It’s Bloom Day and Sunday to boot. For those who live somewhere other than the center of the country, I’ll give you the forecast in two words: hot and dry. Okay, it was three words, but we don’t count “and,” do we? It’s not as hot as last year, but the Bermuda grass is finally starting to burn up all over town. The rural grasses are turning amber too and setting seed like the prairie natives they are. Our weather is terribly dry. Popup showers, caused by the heat and a Gulf Coast front “thingee” have been popping up. Nothing has popped up here. Nary a drop. However, with well-timed soaker hoses and a drip watering system, I do have plants and lots of vegetables. If I’d quit frying them, I’d lose weight, but I do love a fried piece of summer squash once a week. And, our new find of fried squash blossoms isn’t helping either. Recipes and the Great Squash Challenge to follow soon. Because our temperatures have stayed right under 100F, we also have tomatoes. Everybody cheer!
Plus, we have sunflowers, beautiful sunflowers.
It isn’t all about sunflowers here at the Red Dirt Ranch, but I’m really enjoying them this year. I planted a line of two mixes just starting to bloom at the edge of the new vegetable garden. They were seed packets of yellow and more bronzed varieties. The dark horse, above, bloomed today. Just so you know, two weeks ago, I planted two more seed mixes, Flash and ‘Peach Passion‘ both from Botanical Interests so that I could have more sunflowers after these are through. I also grew dwarf ‘Teddy Bear’ from Burpee Seeds next to the red fountain. It is way smaller than I expected.
Below, is another shot of ‘Strawberry Blonde.’ I can’t begin to express how beautiful I find this sunflower. Apparently the bees do too. She must have lots of good nectar. The color shifts depending upon the light and temperature. As the blooms age, they change color too.
We are at high summer, and there is so much to show you. I can’t capture it all. So, I’m going to focus on those plants which draw in the pollinators. Here, a wasp feasts upon the nectar in bronze fennel. Foeniculum vulgare ‘Purpureum’ is a crazy plant. It’s perennial where I live and also sets seed so if you get it going, you’ll have it forever. If you let it grow its second year, it will be six feet tall, and people will think you’re nuts. Still, it tastes good, is a great digestive, and small pollinators love it as do the larvae of swallowtail butterflies. It’s prettier than the green fennel too so I think it’s one of those plants you could grow in the perennial garden with no apology.
My bees are back just in time for the feast I readied for them. As I waited all spring and early summer for their arrival, I began to worry they weren’t going to come. I kept thinking of the parable of the Great Feast–Luke 14:15-24–where the king invites his guests, and no one shows up. Not that I’m a king or God, but I began to understand how lonely God must feel when we receive all the good things life has to offer and never say thank you. I’m not preaching. These were just my thoughts as I toiled out in the garden day after day, and not a single bee came.
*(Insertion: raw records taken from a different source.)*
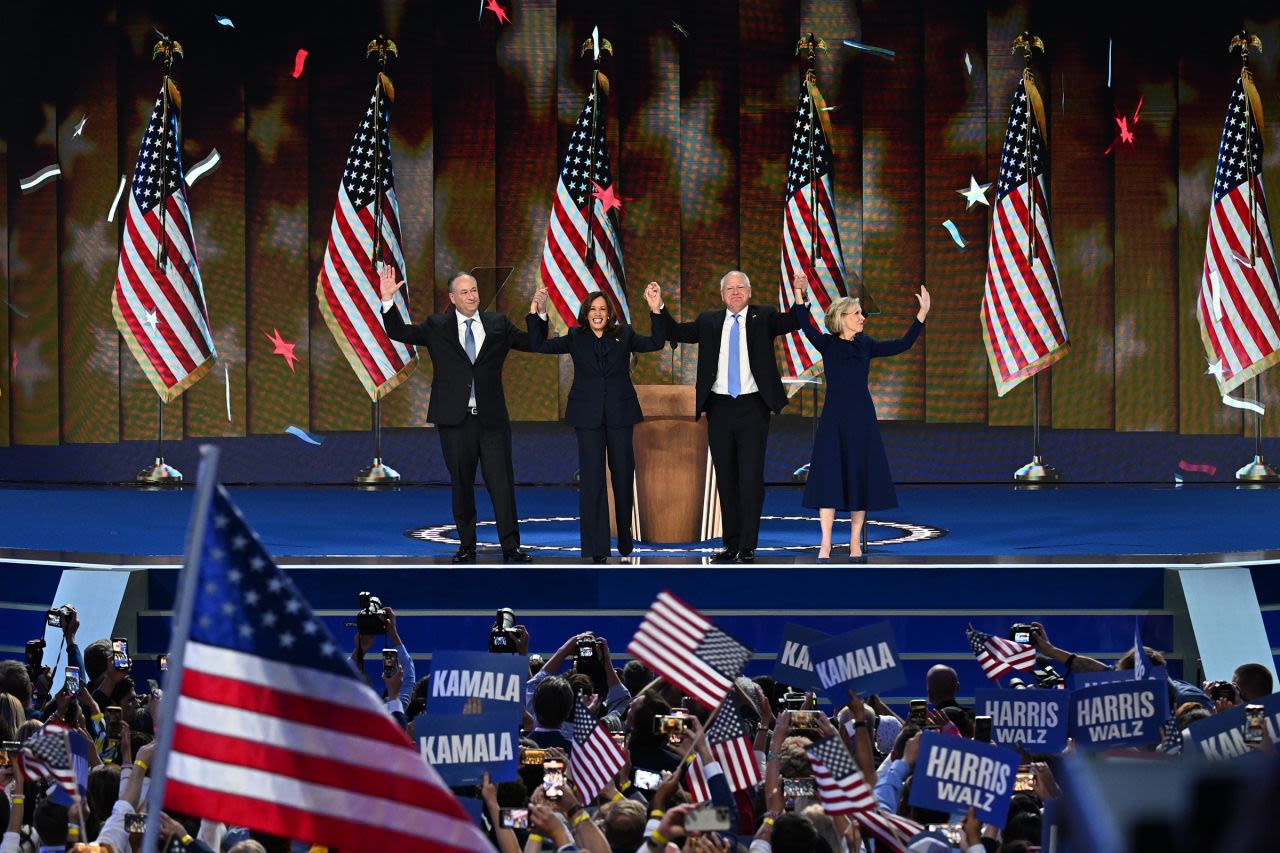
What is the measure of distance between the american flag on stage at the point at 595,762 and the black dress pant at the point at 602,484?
3.91 metres

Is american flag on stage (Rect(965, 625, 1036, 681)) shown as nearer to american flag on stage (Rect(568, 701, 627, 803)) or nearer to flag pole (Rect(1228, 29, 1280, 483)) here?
american flag on stage (Rect(568, 701, 627, 803))

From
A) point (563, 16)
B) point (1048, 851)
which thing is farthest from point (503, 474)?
point (563, 16)

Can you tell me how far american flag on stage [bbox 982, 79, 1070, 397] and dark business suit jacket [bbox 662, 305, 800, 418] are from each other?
5.05 meters

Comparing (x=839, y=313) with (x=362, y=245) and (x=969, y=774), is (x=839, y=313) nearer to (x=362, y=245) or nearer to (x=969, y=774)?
(x=969, y=774)

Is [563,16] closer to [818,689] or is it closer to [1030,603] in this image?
[1030,603]

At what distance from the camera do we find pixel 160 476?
12031 millimetres

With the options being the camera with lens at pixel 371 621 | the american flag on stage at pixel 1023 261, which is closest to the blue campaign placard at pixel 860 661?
the camera with lens at pixel 371 621

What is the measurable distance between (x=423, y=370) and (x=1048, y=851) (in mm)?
11052

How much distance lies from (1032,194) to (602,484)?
18.3ft

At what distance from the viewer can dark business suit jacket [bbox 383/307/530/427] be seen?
7.33 metres

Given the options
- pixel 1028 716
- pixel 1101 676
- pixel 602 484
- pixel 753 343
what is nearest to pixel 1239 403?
pixel 753 343

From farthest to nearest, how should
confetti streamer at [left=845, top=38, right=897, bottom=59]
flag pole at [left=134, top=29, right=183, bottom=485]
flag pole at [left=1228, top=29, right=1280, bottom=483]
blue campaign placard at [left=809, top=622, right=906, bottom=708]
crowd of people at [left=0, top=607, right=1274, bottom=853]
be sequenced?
confetti streamer at [left=845, top=38, right=897, bottom=59], flag pole at [left=134, top=29, right=183, bottom=485], flag pole at [left=1228, top=29, right=1280, bottom=483], blue campaign placard at [left=809, top=622, right=906, bottom=708], crowd of people at [left=0, top=607, right=1274, bottom=853]

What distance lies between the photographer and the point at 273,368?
13430 mm

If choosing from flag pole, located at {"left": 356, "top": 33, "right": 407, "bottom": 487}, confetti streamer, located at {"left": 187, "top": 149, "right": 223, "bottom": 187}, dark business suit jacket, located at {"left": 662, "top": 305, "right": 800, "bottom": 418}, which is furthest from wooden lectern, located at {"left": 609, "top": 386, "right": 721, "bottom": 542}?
confetti streamer, located at {"left": 187, "top": 149, "right": 223, "bottom": 187}
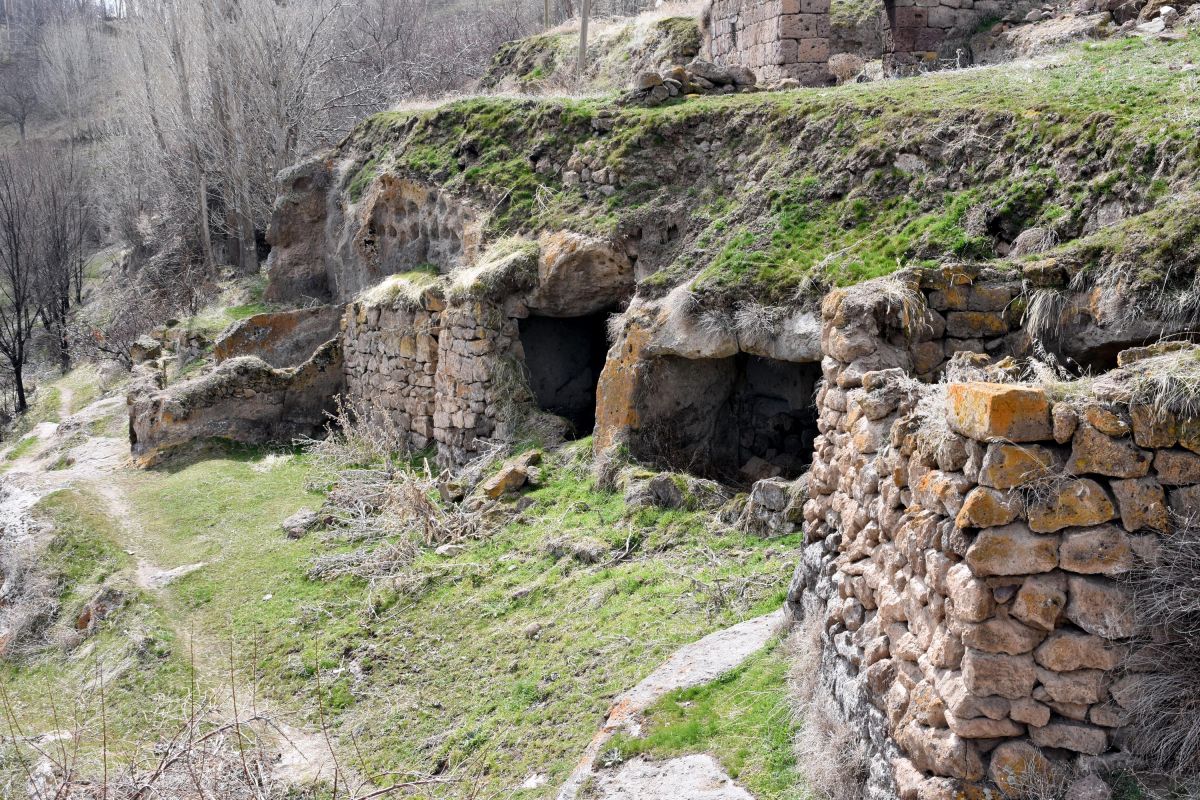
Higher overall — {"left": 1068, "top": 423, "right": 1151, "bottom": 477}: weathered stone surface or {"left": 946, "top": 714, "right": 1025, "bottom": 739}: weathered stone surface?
{"left": 1068, "top": 423, "right": 1151, "bottom": 477}: weathered stone surface

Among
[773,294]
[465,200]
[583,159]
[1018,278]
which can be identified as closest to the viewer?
[1018,278]

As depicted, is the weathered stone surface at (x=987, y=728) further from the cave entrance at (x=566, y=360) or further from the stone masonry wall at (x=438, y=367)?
the cave entrance at (x=566, y=360)

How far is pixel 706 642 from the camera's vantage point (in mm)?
6332

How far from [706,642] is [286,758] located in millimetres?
3170

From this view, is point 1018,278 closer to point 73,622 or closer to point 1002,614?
point 1002,614

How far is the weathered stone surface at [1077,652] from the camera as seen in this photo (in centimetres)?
356

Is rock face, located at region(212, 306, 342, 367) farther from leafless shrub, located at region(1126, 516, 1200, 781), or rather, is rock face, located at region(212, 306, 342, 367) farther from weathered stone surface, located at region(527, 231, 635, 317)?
leafless shrub, located at region(1126, 516, 1200, 781)

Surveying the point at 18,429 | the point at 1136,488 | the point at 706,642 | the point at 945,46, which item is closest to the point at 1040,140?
the point at 706,642

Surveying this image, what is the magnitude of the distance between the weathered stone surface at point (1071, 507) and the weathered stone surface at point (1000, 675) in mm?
473

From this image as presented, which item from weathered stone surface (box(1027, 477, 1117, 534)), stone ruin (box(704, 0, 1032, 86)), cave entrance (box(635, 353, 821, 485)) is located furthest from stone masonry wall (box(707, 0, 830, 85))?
weathered stone surface (box(1027, 477, 1117, 534))

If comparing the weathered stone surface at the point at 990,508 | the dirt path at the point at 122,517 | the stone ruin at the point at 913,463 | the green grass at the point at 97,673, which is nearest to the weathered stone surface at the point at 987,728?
the stone ruin at the point at 913,463

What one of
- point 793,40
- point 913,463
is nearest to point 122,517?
point 793,40

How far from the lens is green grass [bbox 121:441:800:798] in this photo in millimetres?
6574

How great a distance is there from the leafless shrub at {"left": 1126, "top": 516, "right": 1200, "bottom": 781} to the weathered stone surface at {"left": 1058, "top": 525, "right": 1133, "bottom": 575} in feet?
0.22
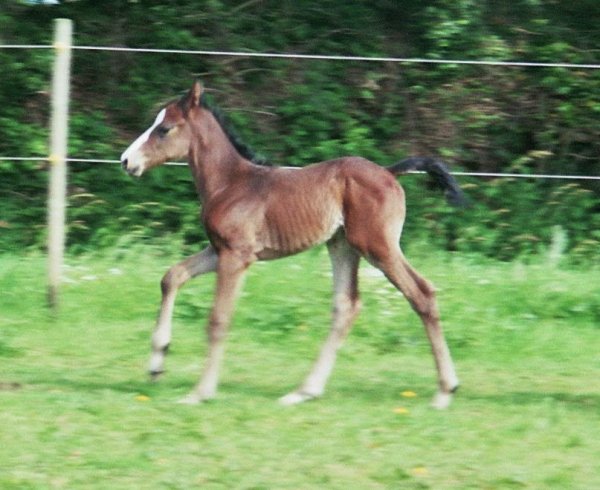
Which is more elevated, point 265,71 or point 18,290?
point 265,71

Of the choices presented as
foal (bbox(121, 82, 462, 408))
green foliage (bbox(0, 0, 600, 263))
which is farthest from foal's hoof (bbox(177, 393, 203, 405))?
green foliage (bbox(0, 0, 600, 263))

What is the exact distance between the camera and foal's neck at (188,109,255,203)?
7648mm

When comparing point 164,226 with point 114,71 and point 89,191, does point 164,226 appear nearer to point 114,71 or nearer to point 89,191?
point 89,191

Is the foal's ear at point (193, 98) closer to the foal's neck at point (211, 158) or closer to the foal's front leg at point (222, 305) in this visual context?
the foal's neck at point (211, 158)

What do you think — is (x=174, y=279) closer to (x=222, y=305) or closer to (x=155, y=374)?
(x=222, y=305)

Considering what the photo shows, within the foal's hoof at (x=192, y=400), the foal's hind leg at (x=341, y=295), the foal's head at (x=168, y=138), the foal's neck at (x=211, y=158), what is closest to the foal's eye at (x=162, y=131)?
the foal's head at (x=168, y=138)

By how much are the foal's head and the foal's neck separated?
53 millimetres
Then, just when I’d lost hope, the bees returned, along with butterflies galore, and this afternoon, I caught this exquisite creature sipping nectar from the Phlox paniculata ‘Bright Eyes.’
So, I’m going to say thank you. Thanks to everyone who reads my ramblings and to God who helps me make my garden, and to all the friends I’ve made since I started blogging. It’s been a fun ride, and there are more good things to come. We just need to remember why we garden . . . I’m not sure what your reason is, but for me, it’s to offer shelter for all the little ones from the storm.
Happy Bloom Day everyone. Thanks to Carol from May Dreams Gardens who makes Bloom Day possible, and again . . . thank you.